Lewton, a literate perfectionist with something to prove, had learned how to pinch a penny at MGM, and knew that the best way to make use of a low budget was not to spread it thinly, but to spend it where it would do the most good, and on his best pictures for RKO this meant setting them in the present, which worked marvellously. But no sooner had he proven himself in the low-budget arena than he was given more money and began making costume dramas with Boris Karloff. I think that's sad, good as those Karloff films are. Personally, I find period dress and sets distancing in Hollywood studio soundstage pictures of the 20's to 50's, because they tend to be about as convincing as the ones used in the musicals being made just across the lot. This is particularly disastrous for fantasy film, where suspension of disbelief is so important: to be continually popped out of the action by how clean and pressed the villagers and their clothes are, how new and shiny their pitch forks, how unnatural their dialogue and stagey their delivery, and how that burning windmill -- picturesque though it may be -- is clearly standing in front of a painted sky. Well, unless the film is really something special, I tend to drift. Don't get me wrong: a good studio set can be a joy to behold, and it's nice to see James Whale giving tribute to Caligari in the visuals of his Universal horrors... but maybe it's too nice to generate much in the way of real frisson. The fact that Cat People takes place against the backdrop of the city makes it very immediate, so that it still seems utterly modern all these years later.

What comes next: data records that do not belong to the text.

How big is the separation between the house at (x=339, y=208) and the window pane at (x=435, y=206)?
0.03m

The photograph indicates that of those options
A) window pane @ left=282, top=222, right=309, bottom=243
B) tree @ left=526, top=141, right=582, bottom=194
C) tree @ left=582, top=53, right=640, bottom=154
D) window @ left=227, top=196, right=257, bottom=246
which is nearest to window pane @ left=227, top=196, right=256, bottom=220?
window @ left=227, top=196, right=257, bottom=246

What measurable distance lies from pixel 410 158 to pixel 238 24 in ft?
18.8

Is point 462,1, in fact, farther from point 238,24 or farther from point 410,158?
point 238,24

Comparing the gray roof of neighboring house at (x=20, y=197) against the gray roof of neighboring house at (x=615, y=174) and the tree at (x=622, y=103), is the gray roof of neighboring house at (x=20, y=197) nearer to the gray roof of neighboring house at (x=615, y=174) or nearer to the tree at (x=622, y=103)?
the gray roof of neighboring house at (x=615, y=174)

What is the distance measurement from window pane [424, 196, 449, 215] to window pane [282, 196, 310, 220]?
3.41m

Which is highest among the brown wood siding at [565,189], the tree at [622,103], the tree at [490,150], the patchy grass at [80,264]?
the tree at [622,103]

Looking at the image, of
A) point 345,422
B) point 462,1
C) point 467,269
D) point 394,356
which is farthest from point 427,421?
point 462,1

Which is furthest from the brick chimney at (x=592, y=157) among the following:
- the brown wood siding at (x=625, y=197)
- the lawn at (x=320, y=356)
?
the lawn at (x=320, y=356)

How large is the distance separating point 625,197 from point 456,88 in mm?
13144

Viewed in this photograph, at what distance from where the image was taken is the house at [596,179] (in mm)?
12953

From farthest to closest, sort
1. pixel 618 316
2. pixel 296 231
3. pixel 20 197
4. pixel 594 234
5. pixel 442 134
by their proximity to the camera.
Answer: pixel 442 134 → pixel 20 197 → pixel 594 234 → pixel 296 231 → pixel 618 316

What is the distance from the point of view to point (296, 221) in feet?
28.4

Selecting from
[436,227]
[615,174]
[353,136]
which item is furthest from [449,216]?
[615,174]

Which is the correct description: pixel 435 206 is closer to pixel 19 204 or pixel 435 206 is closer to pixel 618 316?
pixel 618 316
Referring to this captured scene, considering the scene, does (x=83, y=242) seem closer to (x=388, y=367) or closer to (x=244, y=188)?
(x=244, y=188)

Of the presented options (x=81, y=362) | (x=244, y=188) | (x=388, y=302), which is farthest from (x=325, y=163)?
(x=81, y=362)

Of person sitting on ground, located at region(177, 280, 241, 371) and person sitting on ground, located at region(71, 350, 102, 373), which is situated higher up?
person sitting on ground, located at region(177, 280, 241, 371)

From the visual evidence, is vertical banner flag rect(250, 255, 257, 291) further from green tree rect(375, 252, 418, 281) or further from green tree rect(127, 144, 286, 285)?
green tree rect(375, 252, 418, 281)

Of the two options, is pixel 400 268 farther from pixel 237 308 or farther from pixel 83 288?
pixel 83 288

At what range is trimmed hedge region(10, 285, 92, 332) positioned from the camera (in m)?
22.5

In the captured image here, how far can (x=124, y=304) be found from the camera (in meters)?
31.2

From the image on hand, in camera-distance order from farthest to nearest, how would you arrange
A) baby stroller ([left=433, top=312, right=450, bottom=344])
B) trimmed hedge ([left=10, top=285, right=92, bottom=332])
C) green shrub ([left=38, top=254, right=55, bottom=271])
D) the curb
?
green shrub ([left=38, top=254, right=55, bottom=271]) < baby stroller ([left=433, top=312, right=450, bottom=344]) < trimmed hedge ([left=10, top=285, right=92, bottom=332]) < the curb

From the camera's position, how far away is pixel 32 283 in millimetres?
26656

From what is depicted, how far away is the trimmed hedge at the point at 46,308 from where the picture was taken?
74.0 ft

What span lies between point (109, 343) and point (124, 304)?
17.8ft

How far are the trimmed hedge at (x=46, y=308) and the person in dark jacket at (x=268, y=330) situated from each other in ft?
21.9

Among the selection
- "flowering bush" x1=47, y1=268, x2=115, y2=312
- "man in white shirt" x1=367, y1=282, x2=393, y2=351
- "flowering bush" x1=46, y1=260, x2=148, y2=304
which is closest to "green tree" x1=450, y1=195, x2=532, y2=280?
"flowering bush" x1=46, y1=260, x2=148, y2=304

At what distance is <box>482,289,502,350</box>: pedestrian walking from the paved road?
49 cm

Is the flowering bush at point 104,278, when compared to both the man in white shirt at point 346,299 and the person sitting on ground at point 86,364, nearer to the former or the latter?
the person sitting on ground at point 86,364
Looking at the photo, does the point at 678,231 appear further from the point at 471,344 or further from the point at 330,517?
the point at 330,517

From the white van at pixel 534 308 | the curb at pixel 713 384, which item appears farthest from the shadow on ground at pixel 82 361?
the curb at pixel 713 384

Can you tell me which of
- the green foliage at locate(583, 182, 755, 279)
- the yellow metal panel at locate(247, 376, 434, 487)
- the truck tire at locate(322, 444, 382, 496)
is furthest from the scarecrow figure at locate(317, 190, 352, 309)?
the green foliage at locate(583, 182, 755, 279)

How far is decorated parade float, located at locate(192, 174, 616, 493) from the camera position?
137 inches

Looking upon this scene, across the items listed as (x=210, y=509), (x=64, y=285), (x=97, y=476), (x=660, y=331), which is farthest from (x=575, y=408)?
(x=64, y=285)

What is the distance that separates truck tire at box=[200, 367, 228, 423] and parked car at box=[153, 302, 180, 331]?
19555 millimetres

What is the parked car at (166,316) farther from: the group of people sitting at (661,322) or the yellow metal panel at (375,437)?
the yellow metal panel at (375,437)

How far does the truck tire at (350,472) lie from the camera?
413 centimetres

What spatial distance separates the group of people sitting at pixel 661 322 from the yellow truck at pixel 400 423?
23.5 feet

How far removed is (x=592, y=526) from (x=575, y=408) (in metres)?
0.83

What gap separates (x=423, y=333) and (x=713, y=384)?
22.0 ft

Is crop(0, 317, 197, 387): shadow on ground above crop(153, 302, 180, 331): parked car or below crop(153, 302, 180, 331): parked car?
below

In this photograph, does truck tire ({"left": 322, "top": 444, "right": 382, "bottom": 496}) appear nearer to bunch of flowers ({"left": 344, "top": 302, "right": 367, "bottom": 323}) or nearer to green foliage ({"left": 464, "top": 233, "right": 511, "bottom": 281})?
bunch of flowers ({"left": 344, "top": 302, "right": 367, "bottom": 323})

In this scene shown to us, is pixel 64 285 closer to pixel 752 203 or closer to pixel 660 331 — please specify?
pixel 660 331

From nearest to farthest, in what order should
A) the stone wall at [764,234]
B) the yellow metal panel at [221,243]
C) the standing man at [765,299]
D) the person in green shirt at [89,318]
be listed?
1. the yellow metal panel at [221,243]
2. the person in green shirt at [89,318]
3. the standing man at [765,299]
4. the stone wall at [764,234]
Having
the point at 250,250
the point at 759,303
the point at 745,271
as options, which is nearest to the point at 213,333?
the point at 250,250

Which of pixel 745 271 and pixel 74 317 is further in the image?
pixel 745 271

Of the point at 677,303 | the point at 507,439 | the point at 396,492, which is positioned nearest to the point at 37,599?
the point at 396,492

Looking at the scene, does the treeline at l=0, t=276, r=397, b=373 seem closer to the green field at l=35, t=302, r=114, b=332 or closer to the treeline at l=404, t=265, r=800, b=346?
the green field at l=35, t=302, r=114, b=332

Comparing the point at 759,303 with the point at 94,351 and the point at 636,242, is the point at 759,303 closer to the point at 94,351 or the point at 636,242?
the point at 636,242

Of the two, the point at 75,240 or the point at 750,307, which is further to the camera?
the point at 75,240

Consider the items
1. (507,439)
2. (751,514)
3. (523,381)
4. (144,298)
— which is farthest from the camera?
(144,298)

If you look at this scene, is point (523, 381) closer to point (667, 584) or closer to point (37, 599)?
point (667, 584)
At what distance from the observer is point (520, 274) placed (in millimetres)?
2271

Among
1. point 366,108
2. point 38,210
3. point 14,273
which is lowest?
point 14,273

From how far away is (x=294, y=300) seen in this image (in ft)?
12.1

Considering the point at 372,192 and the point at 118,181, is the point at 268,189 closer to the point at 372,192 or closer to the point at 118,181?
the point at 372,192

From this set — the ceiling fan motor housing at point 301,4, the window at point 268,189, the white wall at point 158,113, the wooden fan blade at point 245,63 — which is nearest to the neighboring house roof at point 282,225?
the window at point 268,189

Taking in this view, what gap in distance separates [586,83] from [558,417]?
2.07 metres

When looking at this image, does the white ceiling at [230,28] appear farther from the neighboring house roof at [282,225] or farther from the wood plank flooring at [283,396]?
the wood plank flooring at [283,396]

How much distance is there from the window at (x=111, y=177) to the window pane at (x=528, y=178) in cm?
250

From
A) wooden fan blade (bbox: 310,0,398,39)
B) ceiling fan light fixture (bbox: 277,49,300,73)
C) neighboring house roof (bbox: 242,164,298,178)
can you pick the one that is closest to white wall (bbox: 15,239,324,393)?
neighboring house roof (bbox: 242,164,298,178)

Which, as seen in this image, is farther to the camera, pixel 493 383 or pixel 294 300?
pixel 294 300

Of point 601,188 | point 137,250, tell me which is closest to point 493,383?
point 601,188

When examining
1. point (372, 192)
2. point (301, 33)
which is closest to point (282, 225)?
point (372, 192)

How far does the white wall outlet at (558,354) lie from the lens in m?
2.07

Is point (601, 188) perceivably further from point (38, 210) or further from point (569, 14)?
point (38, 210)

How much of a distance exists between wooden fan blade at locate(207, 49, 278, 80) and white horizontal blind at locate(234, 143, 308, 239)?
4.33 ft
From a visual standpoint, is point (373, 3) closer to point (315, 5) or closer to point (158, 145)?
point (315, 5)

Cat People is essentially a Freudian werewolf tale: urban architect falls in love with repressed young woman who turns into a panther when sexually excited. The image that says it all is contained in the shot (pictured at top) of said architect and co-worker/rival for his affections being stalked in their office late at night: note the T-squares on the wall, like useless substitutes for crucifixes to ward off vampires. Also note that the film's VanHelsing, when he arrives, comes in the form of a sleazy psychiatrist rather than an expert in the occcult. Not that it saves him...

Though Cat People was directed by Jacques Tourneur, the Val Lewton seal of quality is writ large on every film that came out of his RKO horror unit, and the story of that unit and the people involved is one of the most fascinating to come out of the Hollywood studio system. Tourneur would remember his short time with these people as the most creative and rewarding of his career. Working on an impossibly tight schedule, Lewton devised a formula -- "A love story, three scenes of suggested horror and one of actual violence." -- and a very economical theory of horror: that the viewer's imagination was capable of conjuring more terrifying things than he could afford to show them, and the best way of allowing this to take place was through the strategic placement of lights to generate shadows. A true auteur despite never being credited as a director on any of them, Lewton damaged his health and took years off his life pulling all-nighters during the intense and abbreviated production schedules of his films, obsessively rewriting and polishing the scripts without credit, overseeing all aspects of production, and turning a motley assortment of B-teamers into crack professionals, only to have the studio promote them out from under him. Marc Robson and Robert Wise, who both became fine directors under Lewton's tutelage, only wound up working for him as punishment for having worked closely with Orson Welles as editors on Citizen Kane and during the self-destructive genius's spectacular flameout while making The Magnificent Ambersons!

How we wind up with a bio-pic of Ed Wood, but not one on Lewton's horror unit is a mystery to me. Happily, there are a couple of books (Bansak's Fearing The Dark: The Val Lewton Career is the one currently in print) and a couple of documentaries on the subject, and all of the films are available in one of the best DVD box sets ever released. It's a fascinating body of work, complete in one place, and I cannot recommend it more highly.

That's it: my first real blog entry. Next up we find out what else was shaking in 1942, and then it's onward to '43 and backward to '41!